BERLIN (Reuters) – German cities face severe financial difficulties, with most unable to present balanced budgets this year amid poor growth and high social spending, a survey showed on Monday, days before an election where the ailing economy is a key issue for voters.
Intense foreign competition, higher energy costs and interest rates and economic uncertainty have weighed on Germany’s economy, which shrank in 2024 for a second year and is expected to contract further this year.
Around 37% of major cities in Germany are unable to balance their budgets and 47% rely on reserves, a survey by the German Association of Cities found.
The survey results come less than a week before the federal election, in which the ailing economy is the top issue for voters and the far-right Alternative for Germany (AfD) party is anticipated to secure second place.
Just 2% of Germany’s cities were optimistic about their finances for the next half decade, down from 64% in the past five years, and nearly half expect worsening budgets, suggesting potential staff and services cuts to come and stalled infrastructure projects.
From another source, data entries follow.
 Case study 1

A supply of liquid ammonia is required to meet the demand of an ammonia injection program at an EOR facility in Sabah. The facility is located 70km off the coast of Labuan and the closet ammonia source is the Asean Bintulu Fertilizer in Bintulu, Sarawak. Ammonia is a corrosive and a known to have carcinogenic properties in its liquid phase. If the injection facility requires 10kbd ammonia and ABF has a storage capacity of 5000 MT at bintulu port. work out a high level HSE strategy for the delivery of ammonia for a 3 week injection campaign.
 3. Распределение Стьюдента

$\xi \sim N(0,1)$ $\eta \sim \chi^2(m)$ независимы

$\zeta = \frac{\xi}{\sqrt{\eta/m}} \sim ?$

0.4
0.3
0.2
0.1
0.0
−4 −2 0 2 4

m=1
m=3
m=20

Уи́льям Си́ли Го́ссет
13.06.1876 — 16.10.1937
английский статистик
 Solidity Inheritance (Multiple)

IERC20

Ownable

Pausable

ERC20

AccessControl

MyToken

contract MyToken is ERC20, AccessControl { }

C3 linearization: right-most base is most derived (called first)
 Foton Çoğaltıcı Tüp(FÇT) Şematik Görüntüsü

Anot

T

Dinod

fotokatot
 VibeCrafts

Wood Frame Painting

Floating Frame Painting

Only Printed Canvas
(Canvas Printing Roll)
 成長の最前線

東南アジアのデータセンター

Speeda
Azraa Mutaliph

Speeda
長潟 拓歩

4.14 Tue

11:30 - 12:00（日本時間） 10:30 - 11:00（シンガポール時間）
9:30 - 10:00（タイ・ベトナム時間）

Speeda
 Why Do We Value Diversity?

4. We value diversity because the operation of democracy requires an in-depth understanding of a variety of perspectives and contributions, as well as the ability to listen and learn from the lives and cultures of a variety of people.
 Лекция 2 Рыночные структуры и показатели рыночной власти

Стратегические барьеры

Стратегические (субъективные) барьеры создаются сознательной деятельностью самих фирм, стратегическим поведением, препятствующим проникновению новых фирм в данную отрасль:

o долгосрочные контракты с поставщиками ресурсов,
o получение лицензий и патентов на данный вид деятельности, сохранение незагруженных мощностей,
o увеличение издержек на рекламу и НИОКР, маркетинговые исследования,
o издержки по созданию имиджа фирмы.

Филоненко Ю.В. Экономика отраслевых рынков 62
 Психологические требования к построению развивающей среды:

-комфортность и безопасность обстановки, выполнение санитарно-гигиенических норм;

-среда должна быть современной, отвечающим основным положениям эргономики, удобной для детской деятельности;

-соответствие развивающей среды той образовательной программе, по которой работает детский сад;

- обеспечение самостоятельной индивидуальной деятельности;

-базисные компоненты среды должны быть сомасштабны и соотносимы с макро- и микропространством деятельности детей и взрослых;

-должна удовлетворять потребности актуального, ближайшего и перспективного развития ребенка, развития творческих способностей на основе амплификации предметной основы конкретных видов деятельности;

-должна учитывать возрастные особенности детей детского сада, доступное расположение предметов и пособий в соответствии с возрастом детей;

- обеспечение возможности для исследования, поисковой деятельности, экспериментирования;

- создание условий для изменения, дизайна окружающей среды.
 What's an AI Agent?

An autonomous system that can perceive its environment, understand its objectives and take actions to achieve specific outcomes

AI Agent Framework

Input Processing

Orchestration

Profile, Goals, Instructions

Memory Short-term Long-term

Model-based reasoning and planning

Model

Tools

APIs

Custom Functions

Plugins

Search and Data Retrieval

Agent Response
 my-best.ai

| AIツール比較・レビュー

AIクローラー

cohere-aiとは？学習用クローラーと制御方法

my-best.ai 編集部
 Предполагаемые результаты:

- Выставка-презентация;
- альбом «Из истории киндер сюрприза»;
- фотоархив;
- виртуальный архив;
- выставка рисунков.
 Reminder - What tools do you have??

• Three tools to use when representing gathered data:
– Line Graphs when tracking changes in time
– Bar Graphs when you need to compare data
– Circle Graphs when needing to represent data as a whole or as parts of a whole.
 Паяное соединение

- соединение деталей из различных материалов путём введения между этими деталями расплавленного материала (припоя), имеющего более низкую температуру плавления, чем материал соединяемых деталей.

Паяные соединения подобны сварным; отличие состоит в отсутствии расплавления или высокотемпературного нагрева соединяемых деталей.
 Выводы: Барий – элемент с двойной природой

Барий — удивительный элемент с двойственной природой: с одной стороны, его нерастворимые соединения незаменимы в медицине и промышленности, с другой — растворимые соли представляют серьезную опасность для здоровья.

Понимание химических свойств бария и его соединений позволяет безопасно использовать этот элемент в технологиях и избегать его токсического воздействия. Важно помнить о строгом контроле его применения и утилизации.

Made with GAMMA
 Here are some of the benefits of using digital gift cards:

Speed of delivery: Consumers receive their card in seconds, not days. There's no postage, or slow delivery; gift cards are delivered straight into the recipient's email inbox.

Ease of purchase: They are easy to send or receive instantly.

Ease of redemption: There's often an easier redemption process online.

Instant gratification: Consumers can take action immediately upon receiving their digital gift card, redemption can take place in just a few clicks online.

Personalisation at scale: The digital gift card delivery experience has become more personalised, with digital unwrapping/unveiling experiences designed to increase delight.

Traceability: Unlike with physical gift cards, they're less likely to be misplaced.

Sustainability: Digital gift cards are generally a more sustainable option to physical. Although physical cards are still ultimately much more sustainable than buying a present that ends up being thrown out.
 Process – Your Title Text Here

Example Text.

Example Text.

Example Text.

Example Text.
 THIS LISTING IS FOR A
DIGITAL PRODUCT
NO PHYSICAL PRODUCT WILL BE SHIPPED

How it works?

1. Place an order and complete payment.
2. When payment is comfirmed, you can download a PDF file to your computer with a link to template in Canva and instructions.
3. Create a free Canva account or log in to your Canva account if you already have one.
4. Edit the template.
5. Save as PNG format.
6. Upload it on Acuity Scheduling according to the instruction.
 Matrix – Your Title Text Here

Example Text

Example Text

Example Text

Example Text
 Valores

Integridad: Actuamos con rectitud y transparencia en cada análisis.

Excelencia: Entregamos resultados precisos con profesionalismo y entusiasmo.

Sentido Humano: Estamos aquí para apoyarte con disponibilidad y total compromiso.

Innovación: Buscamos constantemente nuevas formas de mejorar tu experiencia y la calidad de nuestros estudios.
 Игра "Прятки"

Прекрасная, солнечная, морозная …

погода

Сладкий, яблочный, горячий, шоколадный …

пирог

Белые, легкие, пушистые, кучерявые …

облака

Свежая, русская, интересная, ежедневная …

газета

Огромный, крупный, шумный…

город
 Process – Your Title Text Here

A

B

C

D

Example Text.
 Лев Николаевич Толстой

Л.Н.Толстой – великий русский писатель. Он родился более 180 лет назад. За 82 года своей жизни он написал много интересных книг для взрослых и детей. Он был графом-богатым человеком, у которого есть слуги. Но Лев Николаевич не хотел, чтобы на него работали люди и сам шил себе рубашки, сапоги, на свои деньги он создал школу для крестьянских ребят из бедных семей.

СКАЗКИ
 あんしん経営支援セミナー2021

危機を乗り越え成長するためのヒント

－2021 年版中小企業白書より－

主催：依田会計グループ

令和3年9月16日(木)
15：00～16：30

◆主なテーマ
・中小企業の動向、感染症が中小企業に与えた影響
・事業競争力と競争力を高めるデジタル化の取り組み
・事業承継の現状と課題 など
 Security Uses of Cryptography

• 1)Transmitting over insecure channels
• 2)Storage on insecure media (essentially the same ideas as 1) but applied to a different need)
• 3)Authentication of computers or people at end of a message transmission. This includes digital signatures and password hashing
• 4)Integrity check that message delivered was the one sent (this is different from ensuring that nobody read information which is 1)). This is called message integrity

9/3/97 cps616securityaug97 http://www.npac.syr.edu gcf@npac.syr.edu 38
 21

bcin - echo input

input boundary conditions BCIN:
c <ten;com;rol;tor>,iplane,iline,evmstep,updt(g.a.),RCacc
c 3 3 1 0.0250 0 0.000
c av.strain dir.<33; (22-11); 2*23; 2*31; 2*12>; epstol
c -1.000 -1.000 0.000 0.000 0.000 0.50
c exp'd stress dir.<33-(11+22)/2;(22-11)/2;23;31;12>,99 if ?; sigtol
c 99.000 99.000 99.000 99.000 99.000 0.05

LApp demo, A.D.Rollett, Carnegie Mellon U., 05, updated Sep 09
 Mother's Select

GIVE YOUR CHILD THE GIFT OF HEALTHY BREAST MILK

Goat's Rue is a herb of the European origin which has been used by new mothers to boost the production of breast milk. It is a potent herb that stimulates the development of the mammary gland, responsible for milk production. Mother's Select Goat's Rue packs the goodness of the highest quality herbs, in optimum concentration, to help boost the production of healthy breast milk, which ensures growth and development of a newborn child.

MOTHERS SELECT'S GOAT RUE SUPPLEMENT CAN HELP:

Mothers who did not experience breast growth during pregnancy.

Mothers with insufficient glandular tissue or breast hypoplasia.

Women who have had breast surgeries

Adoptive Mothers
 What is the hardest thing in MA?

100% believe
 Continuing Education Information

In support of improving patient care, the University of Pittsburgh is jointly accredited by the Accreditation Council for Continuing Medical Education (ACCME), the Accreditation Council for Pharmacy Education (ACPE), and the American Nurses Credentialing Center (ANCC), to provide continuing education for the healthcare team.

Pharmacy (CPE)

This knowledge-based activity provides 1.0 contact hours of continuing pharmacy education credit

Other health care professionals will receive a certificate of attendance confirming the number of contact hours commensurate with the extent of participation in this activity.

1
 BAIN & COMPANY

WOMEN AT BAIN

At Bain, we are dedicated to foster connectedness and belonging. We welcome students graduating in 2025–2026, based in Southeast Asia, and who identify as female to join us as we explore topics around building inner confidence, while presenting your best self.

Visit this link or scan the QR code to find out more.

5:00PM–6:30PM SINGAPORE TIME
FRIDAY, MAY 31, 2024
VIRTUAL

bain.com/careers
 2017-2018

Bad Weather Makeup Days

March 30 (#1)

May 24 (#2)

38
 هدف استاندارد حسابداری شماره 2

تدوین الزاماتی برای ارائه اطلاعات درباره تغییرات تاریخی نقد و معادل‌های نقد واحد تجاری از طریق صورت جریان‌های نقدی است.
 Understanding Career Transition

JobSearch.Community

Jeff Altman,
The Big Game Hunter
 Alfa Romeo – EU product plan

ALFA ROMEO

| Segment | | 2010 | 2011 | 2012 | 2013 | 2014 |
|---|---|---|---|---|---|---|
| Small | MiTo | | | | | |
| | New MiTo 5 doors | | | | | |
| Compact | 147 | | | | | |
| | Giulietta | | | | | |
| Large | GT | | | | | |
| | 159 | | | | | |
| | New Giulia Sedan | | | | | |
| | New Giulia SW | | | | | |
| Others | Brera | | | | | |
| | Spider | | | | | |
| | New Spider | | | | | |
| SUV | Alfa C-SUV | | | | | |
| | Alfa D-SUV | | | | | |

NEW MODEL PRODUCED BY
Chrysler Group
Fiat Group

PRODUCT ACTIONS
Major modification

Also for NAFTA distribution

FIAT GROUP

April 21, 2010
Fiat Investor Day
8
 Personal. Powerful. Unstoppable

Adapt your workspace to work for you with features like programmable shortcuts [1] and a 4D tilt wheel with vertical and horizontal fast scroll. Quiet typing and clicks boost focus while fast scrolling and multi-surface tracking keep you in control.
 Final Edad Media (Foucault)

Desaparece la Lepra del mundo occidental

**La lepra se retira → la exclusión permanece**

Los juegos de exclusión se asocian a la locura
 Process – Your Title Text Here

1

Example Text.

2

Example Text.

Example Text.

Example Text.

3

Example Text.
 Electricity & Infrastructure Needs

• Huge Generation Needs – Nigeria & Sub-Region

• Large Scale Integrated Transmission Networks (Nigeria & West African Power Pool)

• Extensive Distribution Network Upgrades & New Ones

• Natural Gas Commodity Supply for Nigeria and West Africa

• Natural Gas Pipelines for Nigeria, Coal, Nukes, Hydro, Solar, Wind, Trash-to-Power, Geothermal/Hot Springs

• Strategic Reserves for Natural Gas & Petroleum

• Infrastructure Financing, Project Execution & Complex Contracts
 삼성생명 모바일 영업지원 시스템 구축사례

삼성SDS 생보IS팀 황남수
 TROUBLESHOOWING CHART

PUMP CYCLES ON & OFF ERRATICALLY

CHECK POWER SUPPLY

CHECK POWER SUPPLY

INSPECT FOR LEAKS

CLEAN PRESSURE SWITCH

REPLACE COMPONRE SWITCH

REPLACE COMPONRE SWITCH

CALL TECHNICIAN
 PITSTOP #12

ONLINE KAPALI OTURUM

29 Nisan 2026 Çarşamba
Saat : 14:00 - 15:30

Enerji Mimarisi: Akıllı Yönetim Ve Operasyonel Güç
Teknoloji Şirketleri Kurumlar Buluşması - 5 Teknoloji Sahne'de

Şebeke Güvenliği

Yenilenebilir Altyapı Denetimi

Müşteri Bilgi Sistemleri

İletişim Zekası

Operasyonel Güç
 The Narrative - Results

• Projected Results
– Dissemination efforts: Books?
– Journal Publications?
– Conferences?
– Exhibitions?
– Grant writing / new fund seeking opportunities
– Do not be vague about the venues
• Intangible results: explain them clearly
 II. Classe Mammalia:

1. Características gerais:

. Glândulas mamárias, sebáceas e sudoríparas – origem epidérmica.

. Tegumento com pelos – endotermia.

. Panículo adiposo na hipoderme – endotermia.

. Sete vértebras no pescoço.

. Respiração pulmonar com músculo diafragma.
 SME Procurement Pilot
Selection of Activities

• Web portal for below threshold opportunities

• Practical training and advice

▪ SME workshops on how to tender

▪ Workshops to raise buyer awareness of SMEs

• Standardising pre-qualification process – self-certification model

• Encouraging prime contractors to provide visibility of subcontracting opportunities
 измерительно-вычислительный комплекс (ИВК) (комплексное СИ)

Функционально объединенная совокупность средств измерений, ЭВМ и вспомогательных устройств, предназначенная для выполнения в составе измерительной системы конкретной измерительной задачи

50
“The era of balanced municipal budgets is over … The issue is structural, not the fault of the cities themselves,” Markus Lewe, president of the association, said at a news conference in Berlin on Monday.
Lewe said the incoming federal government must take urgent action to prevent a complete collapse of cities’ finances through measures such as a fairer sharing of tax revenue, full funding for federally assigned mandates and a reevaluation of the debt brake.
Rising social spending has been a major strain on city budgets, including costs for childcare, disability support and elder care.
Municipal social expenses surged 12% last year, with child and youth welfare costs doubling over the past decade from 32.8 billion euros to 67.6 billion euros ($70.84 billion), according to the association.
The main cost drivers are new unfunded mandates from federal and state governments which are almost never fully financed, such as the legal right to all-day childcare.
The influx of refugees has further driven up spending on child, youth, unemployment and social welfare, it added.
“We are facing mammoth tasks with transformation tasks such as the transport … energy … or the heat transition. How these massive investments are to be financed has hardly been clarified anyway,” said Burkhard Jung, the association vice president.